Ça, c’était la première chose. Et puis l’autre concernait le regard assez critique et distancié que vous aviez sur la démarche : à quoi ça sert d’aller à Auschwitz ? A quoi ça sert d’y aller en une journée ? Est-ce bien utile ?
C’est peut-être sur ces deux aspects que nous pouvons revenir maintenant… Le voyage a-t-il confirmé certaines idées que vous vous faisiez avant de vous rendre sur les lieux ? Est-ce que cela les a infirmées ? Avez-vous été étonnés ?…

-  Agathe : Moi, pour ce qui est des aspects touristiques qu’on avait évoqués, et en rapport aux mises en garde des élèves qui étaient déjà allés à Auschwitz, j’ai trouvé que le fait d’être accompagnés par d’anciens déportés et, d’autre part, par des guides très informés… cela nous a épargnés de ne plus savoir où nous étions.

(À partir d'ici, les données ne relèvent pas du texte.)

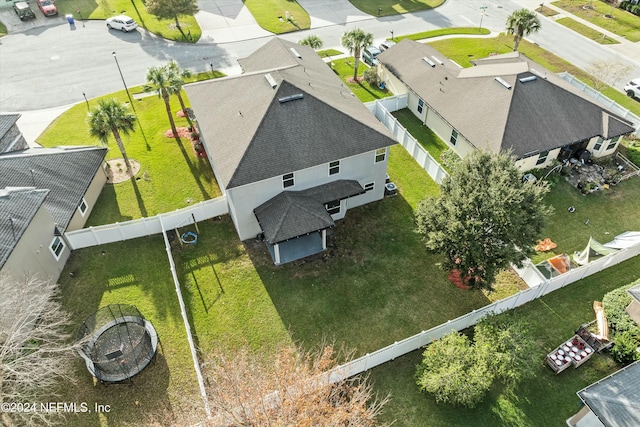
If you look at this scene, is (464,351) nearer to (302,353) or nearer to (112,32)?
(302,353)

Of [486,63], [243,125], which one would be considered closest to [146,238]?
[243,125]

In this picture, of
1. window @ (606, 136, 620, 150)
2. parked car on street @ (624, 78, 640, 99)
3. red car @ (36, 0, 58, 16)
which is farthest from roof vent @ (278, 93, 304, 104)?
red car @ (36, 0, 58, 16)

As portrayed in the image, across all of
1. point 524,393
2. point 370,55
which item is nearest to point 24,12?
point 370,55

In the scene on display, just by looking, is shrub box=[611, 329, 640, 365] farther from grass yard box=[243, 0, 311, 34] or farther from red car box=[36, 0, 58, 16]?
red car box=[36, 0, 58, 16]

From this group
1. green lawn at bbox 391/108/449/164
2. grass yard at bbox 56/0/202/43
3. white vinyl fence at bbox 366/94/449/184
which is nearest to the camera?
white vinyl fence at bbox 366/94/449/184

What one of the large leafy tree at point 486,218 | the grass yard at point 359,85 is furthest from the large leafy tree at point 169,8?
the large leafy tree at point 486,218

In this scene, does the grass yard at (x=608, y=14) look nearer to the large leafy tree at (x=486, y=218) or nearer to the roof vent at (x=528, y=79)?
the roof vent at (x=528, y=79)
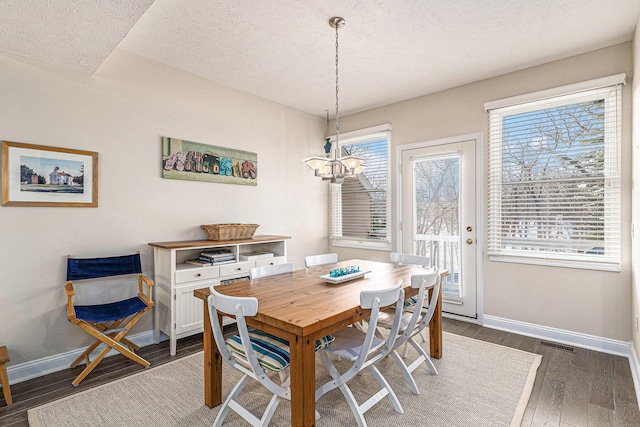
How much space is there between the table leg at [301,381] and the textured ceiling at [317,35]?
2.12 metres

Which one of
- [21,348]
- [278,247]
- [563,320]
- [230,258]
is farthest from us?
[278,247]

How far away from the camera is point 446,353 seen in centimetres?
284

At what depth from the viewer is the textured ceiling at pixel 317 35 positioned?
213cm

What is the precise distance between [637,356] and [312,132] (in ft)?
13.7

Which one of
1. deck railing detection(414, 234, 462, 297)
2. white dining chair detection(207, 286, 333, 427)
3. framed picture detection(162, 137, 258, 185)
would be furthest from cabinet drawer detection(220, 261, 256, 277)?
deck railing detection(414, 234, 462, 297)

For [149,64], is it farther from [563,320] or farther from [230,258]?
[563,320]

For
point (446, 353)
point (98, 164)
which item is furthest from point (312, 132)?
point (446, 353)

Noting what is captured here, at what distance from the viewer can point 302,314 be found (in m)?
1.66

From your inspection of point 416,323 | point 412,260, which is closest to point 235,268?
point 412,260

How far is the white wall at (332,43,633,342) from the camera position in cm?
280

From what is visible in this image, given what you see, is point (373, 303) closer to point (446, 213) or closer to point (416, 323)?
point (416, 323)

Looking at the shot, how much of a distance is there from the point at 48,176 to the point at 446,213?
154 inches

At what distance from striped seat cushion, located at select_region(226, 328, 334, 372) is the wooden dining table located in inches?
6.8

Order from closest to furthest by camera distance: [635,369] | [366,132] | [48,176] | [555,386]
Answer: [555,386] → [635,369] → [48,176] → [366,132]
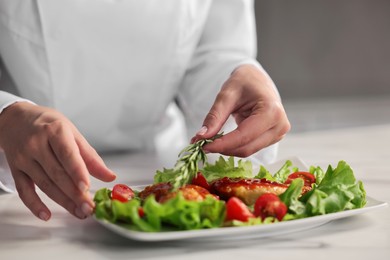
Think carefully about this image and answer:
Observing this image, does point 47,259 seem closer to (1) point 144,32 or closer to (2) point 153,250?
(2) point 153,250

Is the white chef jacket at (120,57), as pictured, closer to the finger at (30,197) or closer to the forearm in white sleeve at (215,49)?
Result: the forearm in white sleeve at (215,49)

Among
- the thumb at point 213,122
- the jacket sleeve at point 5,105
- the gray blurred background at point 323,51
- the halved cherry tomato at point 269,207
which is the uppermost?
the thumb at point 213,122

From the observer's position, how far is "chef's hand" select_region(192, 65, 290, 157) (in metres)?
1.17

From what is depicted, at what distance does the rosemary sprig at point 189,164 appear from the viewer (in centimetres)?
103

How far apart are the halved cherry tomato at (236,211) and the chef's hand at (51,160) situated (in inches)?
7.1

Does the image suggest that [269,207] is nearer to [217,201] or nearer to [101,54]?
[217,201]

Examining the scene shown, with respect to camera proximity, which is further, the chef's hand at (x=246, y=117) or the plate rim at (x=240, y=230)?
the chef's hand at (x=246, y=117)

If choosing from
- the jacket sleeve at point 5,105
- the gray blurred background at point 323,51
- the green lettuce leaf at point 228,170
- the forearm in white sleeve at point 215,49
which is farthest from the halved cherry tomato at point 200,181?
the gray blurred background at point 323,51

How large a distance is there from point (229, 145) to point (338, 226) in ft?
0.71

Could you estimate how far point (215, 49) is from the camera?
→ 1765mm

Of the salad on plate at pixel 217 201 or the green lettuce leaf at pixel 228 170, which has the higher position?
the salad on plate at pixel 217 201

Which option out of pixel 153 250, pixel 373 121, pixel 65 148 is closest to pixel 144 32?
pixel 65 148

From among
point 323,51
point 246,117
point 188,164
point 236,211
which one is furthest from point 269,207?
point 323,51

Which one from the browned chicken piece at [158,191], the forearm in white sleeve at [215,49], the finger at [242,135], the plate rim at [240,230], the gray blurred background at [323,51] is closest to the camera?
the plate rim at [240,230]
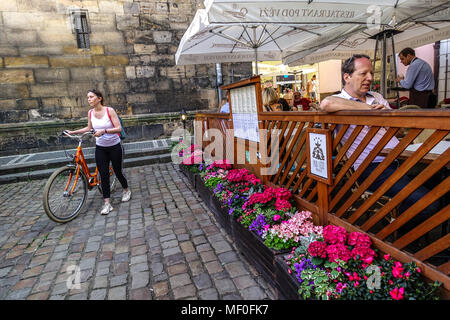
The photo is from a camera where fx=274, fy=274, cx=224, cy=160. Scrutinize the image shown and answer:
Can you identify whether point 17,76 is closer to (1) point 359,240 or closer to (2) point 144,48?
(2) point 144,48

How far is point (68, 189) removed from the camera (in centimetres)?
429

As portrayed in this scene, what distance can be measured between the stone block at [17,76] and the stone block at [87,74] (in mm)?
1139

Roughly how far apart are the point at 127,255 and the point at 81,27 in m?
8.36

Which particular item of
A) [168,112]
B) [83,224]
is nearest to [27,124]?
[168,112]

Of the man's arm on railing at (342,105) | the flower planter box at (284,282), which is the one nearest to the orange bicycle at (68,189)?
the flower planter box at (284,282)

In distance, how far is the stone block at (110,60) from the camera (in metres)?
8.84

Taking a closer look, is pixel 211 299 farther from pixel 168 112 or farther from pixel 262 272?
pixel 168 112

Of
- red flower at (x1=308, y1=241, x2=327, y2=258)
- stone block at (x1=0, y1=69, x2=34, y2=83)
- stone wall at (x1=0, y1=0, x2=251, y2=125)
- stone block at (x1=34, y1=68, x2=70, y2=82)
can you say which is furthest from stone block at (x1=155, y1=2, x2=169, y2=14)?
red flower at (x1=308, y1=241, x2=327, y2=258)

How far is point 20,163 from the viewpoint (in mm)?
7266

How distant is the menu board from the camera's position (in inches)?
144

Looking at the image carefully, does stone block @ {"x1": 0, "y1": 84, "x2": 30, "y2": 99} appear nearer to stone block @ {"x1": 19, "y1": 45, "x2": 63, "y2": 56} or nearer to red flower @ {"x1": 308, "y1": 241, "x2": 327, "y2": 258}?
stone block @ {"x1": 19, "y1": 45, "x2": 63, "y2": 56}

Moi, je sais que je n’ai pas eu l’impression d’oublier où j’étais à aucun moment. Tout au long de la visite, j’ai gardé en tête que l’étais au cœur d’un camp de concentration et d’extermination. Du coup, je n’ai pas eu cette impression là. Et c’est vrai que ça m’aurait frustrée, ça m’aurait un peu fait peur s’il y avait eu trop de monde, s’il y avait eu effectivement des gens qui ne respectaient pas les lieux… Si c’est réellement un lieu touristique, c’est dommage, mais personnellement je ne l’ai pas du tout ressenti.

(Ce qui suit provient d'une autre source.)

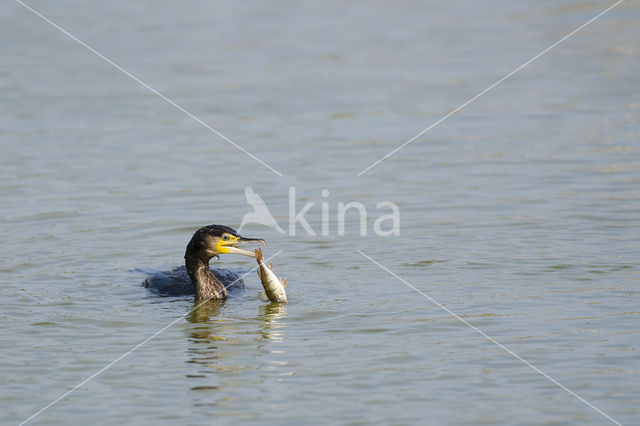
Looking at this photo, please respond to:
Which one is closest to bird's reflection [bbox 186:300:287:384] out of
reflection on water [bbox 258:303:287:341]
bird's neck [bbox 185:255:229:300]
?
reflection on water [bbox 258:303:287:341]

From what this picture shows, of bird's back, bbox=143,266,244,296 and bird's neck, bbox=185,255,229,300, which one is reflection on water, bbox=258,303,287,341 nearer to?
bird's neck, bbox=185,255,229,300

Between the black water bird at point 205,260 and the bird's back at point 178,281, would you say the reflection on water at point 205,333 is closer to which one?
the black water bird at point 205,260

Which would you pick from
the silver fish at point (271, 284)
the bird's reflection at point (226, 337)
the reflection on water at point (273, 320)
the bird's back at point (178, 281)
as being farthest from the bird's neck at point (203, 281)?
the silver fish at point (271, 284)

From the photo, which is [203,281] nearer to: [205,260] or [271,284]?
[205,260]

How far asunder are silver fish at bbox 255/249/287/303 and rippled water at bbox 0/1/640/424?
183mm

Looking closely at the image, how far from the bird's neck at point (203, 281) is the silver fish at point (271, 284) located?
0.79m

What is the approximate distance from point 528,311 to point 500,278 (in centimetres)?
107

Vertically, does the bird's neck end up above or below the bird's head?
below

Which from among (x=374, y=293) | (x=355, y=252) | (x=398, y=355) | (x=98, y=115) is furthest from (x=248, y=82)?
(x=398, y=355)

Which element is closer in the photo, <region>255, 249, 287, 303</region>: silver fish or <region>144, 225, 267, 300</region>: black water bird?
<region>255, 249, 287, 303</region>: silver fish

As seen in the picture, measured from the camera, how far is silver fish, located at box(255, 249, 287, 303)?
32.5ft

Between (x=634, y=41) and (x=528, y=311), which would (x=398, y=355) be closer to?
(x=528, y=311)

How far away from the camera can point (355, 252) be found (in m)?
11.9

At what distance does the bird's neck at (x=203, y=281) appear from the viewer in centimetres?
1057
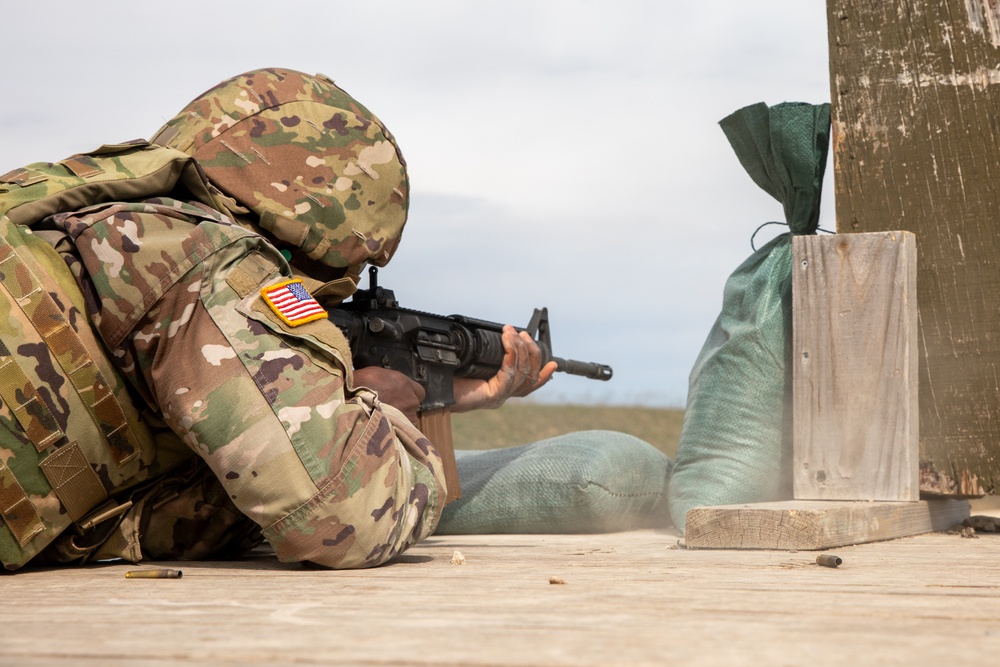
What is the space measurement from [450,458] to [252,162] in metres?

-   Maël : Moi au début, j’ai trouvé que c’était super touristique… devant le camp avec tous les bus qui passaient… ça faisait bizarre. Après dans le camp oui, ce n’était plus touristique mais au départ, j’ai eu cette impression…

-    Marion : Moi, ce qui m’a étonnée, c’est lorsqu’on visitait les baraquements du camp de concentration. On a rencontré un autre groupe qui était relativement plus nombreux… Et là c’est vrai que j’ai trouvé que c’était un petit peu touristique. J’ai cette vision là et je crois que ça va me rester… C’est peut-être bête, mais il y avait (je pensais au départ que c’étaient des Français) des jeunes qui portaient une tenue jaune fluo… ça m’a marquée… Je me suis dit « ici, on ne peut pas venir comme ça »… C’est quand même un lieu de mémoire ; il y a un certain comportement à adopter. Pour moi, c’était un manque de respect…

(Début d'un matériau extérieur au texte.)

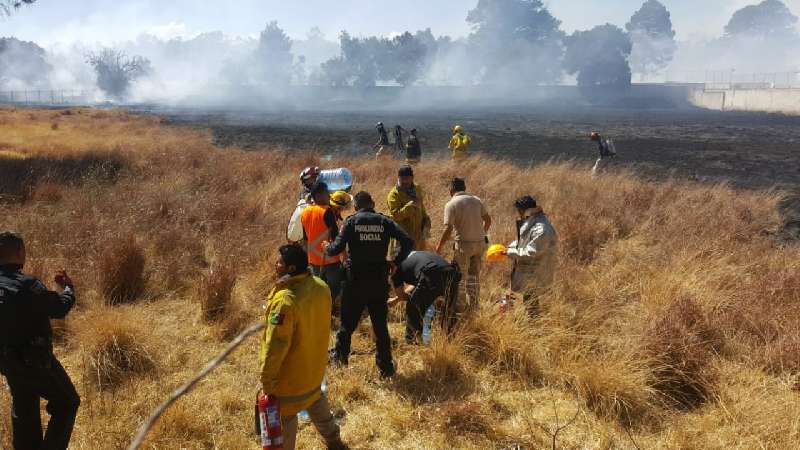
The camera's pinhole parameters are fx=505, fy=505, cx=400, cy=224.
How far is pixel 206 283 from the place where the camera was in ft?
18.0

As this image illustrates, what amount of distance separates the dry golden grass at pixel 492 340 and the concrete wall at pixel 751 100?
Answer: 54.6 m

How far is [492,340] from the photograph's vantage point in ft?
14.9

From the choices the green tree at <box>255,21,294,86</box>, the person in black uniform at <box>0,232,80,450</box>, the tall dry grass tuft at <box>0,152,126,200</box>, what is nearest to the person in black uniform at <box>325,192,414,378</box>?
the person in black uniform at <box>0,232,80,450</box>

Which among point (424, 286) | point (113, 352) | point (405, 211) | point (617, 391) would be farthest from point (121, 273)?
point (617, 391)

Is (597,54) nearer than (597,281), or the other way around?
(597,281)

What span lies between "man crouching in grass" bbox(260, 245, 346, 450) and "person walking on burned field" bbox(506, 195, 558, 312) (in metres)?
2.61

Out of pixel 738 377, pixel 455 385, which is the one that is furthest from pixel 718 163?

-  Medhy : Je rejoins Marion. C’est vrai que parfois c’était parfois complètement déconnecté. Avec Marc, on a vu un couple heureux qui se baladait… On se dit « on est à Auschwitz » et au final la mémoire du lieu est complètement à part…

Alors, il y a quelque chose qui explique un peu cela. Il y avait une atmosphère particulière avec le temps estival qui nous accompagnait. Pour moi, le moment clé, c’est quand on arrive dans le « Petit Bois de Bouleaux » (où il y a la mare des cendres et les ruines du Krematorium V) : là ce qui nous accompagnait, c’était le silence et le chant des oiseaux. C’est assez déroutant effectivement…
Qu’avez-vous pensé des ruines ? Enfin, qu’avez-vous pensé du site : Birkenau et les ruines ? Comment avez-vous appréhendé cela ?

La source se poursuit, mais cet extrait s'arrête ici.